## [What to work on]
(1) Print the portion of the biometric payment card comment thread starting with "Someone seems to" and going on through "Some interesting comments.".
(2) In the biometric payment card comment thread, what yearly price range is given for premium cards in the US?
(3) Pick up the biometric payment card comment thread after its last sentence and keep writing.

## [Selected text]
################

Itai Sela CEO at B2 Group

Considering how expensive these cards are €24 is not that much.  In the US the premium cards are in the $350-$600 range per year and most are metal cards.  Not sure if that will work with a biometric reader on it.

Robin Setty

Robin Setty Partnerships Lead for banking solutions at ACI Worldwide (EMEA) Limited

But many people already have a card with a biometric reader.  It's called a smartphone.  That's €24 saved.

A Finextra member 

By 2026 no one will be using physical cards; it will all be done through their phones.  For free.  

Andrew Smith

Andrew Smith Founding CTO at RTGS & ClearBank

Not sure how this is calculated. The rise of payments via phone surely renders this all a bit old school. In addition, even the experiences we have paying by phone will no doubt change in coming years, probably off of card rails full stop.....

A Finextra member 

If you can take with you only one: either your wallet, or your phone - which one will you leave at home?

Someone seems to be trying to make qick money by selling to banks the idea (and quantities of the physical cards or equioment to print them in-house) - while the 'future' still lasts 🙄

A Finextra member 

Some interesting comments.

I think Biometric on card have a great play for the masses. We "in the industry" as it were may well be up on mobile payments but we aren't the general public -e.g  many of my family wouldn't even dream of using their mobile to pay for anything! but happy with a card (or cash!!).

There are many consumer surveys that concur - card payment (with a shift to contactless) are still much more popular than mobile.

So I think yes bometric on cards will play a great role in making physicial payment more secure and contact free. No: card will not all be gone by 2026. 

 

Vineet Anand

Vineet Anand Director Business Dev at Company

It will be interesting to see some fraud detterent metrics from these commercial pilots: What is the fraud rate of current chip card transactions or NFC cards? And what is the fraud rate for fingerprint cards? 

Why use fingerprint cards when chip / NFC cards can do the same transaction in a secure manner? Is the sales pitch around giving card user the comfort that transaction is more secure using fingerprint? Also since the pandemic, the users prefer to have less physical contact in tranactions.

################

## [The data]
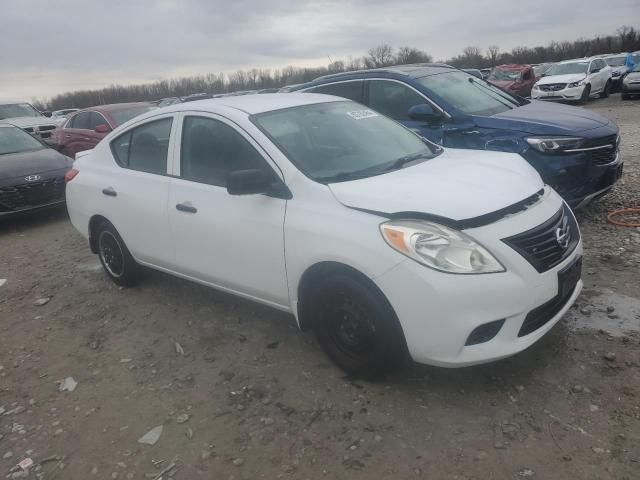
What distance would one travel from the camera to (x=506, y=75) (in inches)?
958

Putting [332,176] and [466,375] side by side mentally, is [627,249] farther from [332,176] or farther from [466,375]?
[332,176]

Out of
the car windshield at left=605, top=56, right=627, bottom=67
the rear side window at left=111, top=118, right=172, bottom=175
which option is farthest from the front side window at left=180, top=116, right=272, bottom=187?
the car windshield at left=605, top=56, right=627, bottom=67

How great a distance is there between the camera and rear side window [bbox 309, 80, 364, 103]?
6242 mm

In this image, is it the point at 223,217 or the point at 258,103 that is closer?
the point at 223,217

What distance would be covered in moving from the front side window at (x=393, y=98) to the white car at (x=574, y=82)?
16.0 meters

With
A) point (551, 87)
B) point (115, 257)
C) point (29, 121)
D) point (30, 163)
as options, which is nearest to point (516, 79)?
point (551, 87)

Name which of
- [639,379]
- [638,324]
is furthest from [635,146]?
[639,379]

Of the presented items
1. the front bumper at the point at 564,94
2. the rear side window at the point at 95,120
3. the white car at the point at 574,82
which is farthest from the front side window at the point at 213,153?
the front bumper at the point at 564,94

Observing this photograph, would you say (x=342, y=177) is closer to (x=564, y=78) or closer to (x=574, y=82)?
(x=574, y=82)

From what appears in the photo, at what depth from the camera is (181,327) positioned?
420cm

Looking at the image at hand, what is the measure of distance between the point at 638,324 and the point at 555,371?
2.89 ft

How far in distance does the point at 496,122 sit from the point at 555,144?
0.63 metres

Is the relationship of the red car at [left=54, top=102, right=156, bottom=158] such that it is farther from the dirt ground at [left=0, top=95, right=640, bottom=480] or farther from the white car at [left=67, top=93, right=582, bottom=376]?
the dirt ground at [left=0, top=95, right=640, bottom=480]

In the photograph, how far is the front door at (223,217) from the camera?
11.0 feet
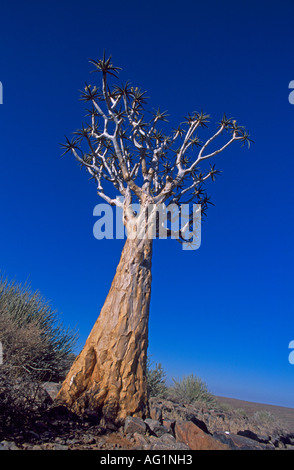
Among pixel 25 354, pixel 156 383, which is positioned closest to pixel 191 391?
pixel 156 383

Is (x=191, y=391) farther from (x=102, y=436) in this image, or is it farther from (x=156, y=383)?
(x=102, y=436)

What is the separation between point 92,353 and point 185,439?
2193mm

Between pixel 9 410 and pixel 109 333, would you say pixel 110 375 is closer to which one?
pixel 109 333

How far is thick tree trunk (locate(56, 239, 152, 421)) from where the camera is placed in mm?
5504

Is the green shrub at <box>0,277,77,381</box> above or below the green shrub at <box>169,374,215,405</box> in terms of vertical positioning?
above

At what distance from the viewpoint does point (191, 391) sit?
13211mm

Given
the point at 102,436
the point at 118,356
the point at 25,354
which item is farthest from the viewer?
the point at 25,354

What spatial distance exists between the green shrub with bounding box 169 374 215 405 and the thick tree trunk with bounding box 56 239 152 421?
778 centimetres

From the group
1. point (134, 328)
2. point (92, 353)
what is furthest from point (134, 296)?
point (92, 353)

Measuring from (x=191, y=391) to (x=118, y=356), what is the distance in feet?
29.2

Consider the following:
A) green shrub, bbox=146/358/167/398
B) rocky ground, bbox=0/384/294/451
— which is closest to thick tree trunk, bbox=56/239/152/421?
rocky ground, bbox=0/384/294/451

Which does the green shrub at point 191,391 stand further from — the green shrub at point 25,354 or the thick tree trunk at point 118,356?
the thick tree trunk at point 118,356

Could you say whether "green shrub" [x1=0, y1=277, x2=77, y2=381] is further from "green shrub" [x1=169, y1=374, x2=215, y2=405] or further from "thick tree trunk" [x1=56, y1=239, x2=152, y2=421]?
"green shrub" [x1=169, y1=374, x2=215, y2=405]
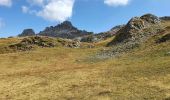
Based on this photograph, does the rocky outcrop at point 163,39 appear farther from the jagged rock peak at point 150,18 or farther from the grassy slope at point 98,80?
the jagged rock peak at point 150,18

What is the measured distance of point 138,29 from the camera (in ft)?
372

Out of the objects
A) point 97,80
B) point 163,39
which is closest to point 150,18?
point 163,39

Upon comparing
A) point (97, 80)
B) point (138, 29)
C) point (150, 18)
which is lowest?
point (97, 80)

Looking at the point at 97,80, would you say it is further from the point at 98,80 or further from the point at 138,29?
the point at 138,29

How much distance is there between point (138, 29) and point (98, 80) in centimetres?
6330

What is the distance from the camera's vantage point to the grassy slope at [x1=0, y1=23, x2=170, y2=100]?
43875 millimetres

################

## [Answers to the exercises]
(1)
Someone seems to be trying to make qick money by selling to banks the idea (and quantities of the physical cards or equioment to print them in-house) - while the 'future' still lasts 🙄

A Finextra member 

Some interesting comments.

(2) $350 to $600 per year

(3)
A Finextra member 

If we still have physical cards in 2026 I'll be surprised. Cards no longer have signatures, card numbers or  details printed on them and mag stripes are on the way out. It amazes me that we still refer to "Card not present" and that the networks still allow details from the physical card to be used for digital purchases! The only advantage of a card over a smartphone is that it hasn't got a battery to run out. (for now)

What were those "successful commercial pilots" that UBS refer to and who were they successful for?

Itai Sela

Itai Sela CEO at B2 Group

I think some of you are missing key points in why cards are going to be around for a lot longer than you think.  Magstripe cards are no where close to being obsolete..... there is a huge prepaid and gift card market that still uses magstripe (no business case whatsoever to move to chip or the phone).  There are still many acceptance devices that don't accept chip and contactless (US specifically) and may never be upgraded.  Eurpoe could have removed the magstripe years ago but didn't do it - why? was it because the US didn't have chip?  I don't think that was the only reason.....The main point I think we should look at is what does this extra cost bring from a security perspective.  Fingerprint (like PIN) only protects agains lost and stolen and not anything else.  You still need the physical card to be able to do any type of card present fraud.  With most transactions going to CNP and with lost and stolen not being anywhere near scalable from a fraud perspecitve, why spend all this money? This is one of the main reasons there is really limited amount of PIN usage in the US (for credit cards) as it just isn't worth the investment vs the reduction in L&S fraud.